When the leaders of the G20 nations meet on 5 and 6 September 2013 in St Petersburg, Australia's Prime Minister will be absent. He will, of course, be preoccupied with the likely outcome of the Australian election on the following day. He is unlikely to be following closely the interactions between national leaders in an organization where his own initiative and efforts ensured Australian membership. This is unfortunate, particularly as Australia is scheduled to succeed Russia as President and Host of the G20 members in Brisbane in 2014.
Australian media and academia still pays little attention to a wide range of emerging international organizations, These are forming as national leaders manoeuvre to be well positioned in a world where the post-1945 international organizations, all shaped and largely led by the English speaking world, become increasingly ineffective and marginal to major developments.
Australia is not, and is unlikely to become, a member of the BRICS (Brazil, Russia, India, China, South Africa) and the Shanghai Cooperation Organization (China, Russia, Kazakhstan, Kyrgyzstan, Tajikistan and Uzbekistan, with India, Pakistan, Afghanistan, Iran and Mongolia as observer states and Turkey, Belarus and Sri Lamka) groupings, where China and Russia are working together to explore new directions and partnerships. Nor is it likely to be invited to join the ASEAN plus Three grouping, where China deploys its growing economic, cultural and political authority to shape a new cooperative dynamic throughout East and South East Asia. This goes unnoticed as Australian observers are mesmerized by apparent differences in the East and South China Seas.
Against this background Australia's membership of the G20 is potentially of critical importance. It is a grouping where Australia has the opportunity to evaluate and participate in the exchanges and negotiations that are beginning to question many of the Anglo certainties of Australia's two centuries of modern history. It is a grouping where Australia has obligations to long standing allies and where Australia needs to be evaluating and developing prospective future allies.
Russia has articulated its G20 goals for 2013 as organized around three overarching priorities, aimed at starting the new cycle of economic growth through quality jobs and investment; trust and transparency; and effective regulation. While this diplomatic speak may sound unexceptional, these goals need to be understood from the perspective of Russia and its prospective allies within the G20.
At a 20 July 2013 press conference by Russian Finance Minister Anton Siluanov he included the following remarks about the results of the G20 Finance Ministers and Central Bank Governors' Meeting just held in Moscow.

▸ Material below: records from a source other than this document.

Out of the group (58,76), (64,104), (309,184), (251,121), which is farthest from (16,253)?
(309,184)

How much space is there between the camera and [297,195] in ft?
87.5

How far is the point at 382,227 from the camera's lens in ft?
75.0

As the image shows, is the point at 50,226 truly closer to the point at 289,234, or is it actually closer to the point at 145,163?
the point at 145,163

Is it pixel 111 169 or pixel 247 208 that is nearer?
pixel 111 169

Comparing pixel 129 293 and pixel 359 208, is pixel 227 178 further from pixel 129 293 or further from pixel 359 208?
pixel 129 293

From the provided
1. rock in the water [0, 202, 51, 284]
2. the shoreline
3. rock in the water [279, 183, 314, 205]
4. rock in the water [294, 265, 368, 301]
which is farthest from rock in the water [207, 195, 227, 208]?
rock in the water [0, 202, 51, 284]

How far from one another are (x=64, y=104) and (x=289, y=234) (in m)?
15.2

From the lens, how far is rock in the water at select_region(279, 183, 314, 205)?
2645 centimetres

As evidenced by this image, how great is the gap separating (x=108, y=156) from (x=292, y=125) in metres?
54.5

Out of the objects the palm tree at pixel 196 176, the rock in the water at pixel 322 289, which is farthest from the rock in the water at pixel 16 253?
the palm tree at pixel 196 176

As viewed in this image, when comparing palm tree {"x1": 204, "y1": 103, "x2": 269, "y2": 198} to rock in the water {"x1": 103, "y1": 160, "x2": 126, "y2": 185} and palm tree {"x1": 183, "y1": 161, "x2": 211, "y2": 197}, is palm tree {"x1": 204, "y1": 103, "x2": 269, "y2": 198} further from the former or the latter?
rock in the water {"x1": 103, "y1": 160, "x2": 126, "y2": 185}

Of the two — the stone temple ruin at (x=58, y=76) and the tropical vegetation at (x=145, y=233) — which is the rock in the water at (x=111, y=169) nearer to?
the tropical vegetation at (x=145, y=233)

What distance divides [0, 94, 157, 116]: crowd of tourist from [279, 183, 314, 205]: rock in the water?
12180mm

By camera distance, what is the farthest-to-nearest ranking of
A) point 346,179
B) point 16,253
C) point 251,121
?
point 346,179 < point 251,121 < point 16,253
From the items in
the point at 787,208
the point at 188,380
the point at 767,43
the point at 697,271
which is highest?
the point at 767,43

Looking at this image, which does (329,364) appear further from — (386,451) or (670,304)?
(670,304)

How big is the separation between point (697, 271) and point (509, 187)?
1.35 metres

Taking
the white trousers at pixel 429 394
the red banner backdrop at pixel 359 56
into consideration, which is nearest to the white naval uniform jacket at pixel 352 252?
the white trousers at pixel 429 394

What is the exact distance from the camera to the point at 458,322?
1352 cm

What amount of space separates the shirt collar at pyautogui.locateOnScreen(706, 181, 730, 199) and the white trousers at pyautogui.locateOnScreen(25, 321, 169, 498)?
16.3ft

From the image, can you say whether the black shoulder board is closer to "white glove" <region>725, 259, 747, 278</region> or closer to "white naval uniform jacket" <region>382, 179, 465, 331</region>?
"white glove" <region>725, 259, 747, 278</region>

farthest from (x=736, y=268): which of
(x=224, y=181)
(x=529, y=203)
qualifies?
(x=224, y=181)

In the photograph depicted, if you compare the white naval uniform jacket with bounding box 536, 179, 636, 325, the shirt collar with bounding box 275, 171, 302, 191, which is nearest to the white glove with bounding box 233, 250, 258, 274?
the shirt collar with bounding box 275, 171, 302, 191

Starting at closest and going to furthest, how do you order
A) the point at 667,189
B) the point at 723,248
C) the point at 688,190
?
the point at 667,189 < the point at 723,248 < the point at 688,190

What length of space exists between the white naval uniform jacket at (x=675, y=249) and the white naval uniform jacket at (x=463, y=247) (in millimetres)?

In any case, we agreed to regularly exchange information about the actions of monetary authorities and to take measures in order to make policy in this area clear and predictable. On the one hand, we will be working to prevent any sudden changes or major upheavals. On the other hand, we are concerned with how long the quantitative easing policy will last. There contains a risk of more market bubbles emerging where the extra money and resources created by quantitative easing flow to the financial sector rather than the real economy. As a result, more derivative instruments and bubbles are emerging in the market. We need to walk this fine line very carefully to avoid falling to either side. There have been many discussions of this matter.
Again the language is sober and diplomatic but it needs to be noted that these issues are now being addressed at the highest level internationally, with strong implicit criticism of "quantitative easing" and "derivative instruments". These might be described unkindly as America's credit cards with no limits. Even more important, all this is taking place outside the carefully managed confines of the US controlled and hitherto unchallenged International Monetary Fund.
It is little reported in Australia but there is a growing body of comment and speculation about the displacement of the US dollar in global trading, the threat of hundreds of trillions of dollars of derivatives to the Western banking system and the continued off-shoring of the West's employment and precious metals. At the same time, there are now appearing early signs that Western interests in the Middle East have been seriously compromised by positions taken in the Arab Spring in Libya, Syria, Egypt and possibly even Saudi Arabia.
Simply put, many of Australia's assumed and comfortable certainties are already anachronisms. They may have allowed the Australian Government to treat the St Petersburg G 20 Summit as an irrelevance in the context of domestic politics. But this has been achieved at an unspecified cost to the nation's future in a rapidly shifting global environment.
The effort and expenditure that went into obtaining a 2 year seat on the UN Security Council displayed a similar lack of awareness and judgement about the international situation. In a deadlocked body where Western ineffectiveness is increasingly on display, Australia's presence seems likely only to draw it into more difficult and unrewarding choices on Middle Eastern developments.
When it came to the choice of a date for the Australian election, internal Labour Party jockeying and confusion disregarded Prime Minister Gillard's apparent planning to return with international accolades from St Petersburg for a 14 September election. Instead, that prize seemed to be handed to Prime Minister Rudd. He, however, despite his diplomatic background and known enthusiasm for hobnobbing with the world's great and powerful, could not hold the ship steady long enough to meet such national obligations. Moreover, he was never likely to consider calling an earlier election that may have given a new LNP government the opportunity to evaluate the challenges and opportunities it would inherit after 5 and 6 September as the 2014 President and Host of the G 20 meeting in Brisbane.